• **TASK DIRECTIONS**
Only one stretch of the data below is needed. Output the lines from the one with "Star 266 lekkie upalanie" up to and including the one with "Hutton Hotel, Nashville, a", exactly as they stand.
++++ EXERCISE INPUTS
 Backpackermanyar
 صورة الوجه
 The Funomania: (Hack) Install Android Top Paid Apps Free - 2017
++++++++
++++ EXERCISE INPUTS
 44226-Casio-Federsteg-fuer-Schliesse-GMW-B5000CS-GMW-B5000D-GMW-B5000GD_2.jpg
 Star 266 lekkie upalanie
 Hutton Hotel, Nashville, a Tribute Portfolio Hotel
++++++++
++++ EXERCISE INPUTS
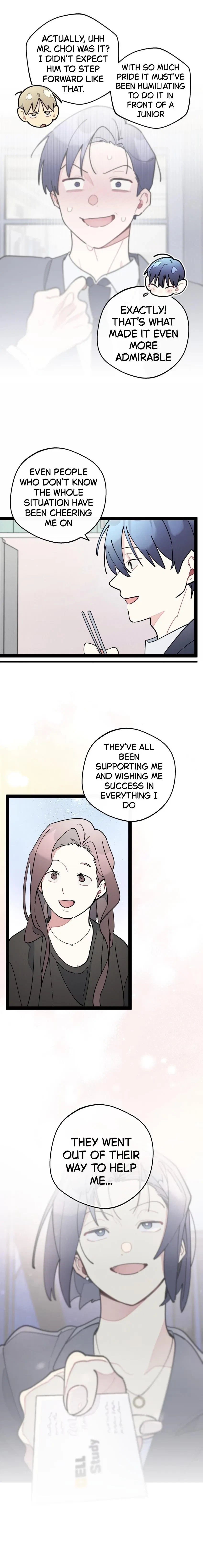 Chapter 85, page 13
++++++++
• **PROBLEM SOLUTION**
 Star 266 lekkie upalanie
 Hutton Hotel, Nashville, a Tribute Portfolio Hotel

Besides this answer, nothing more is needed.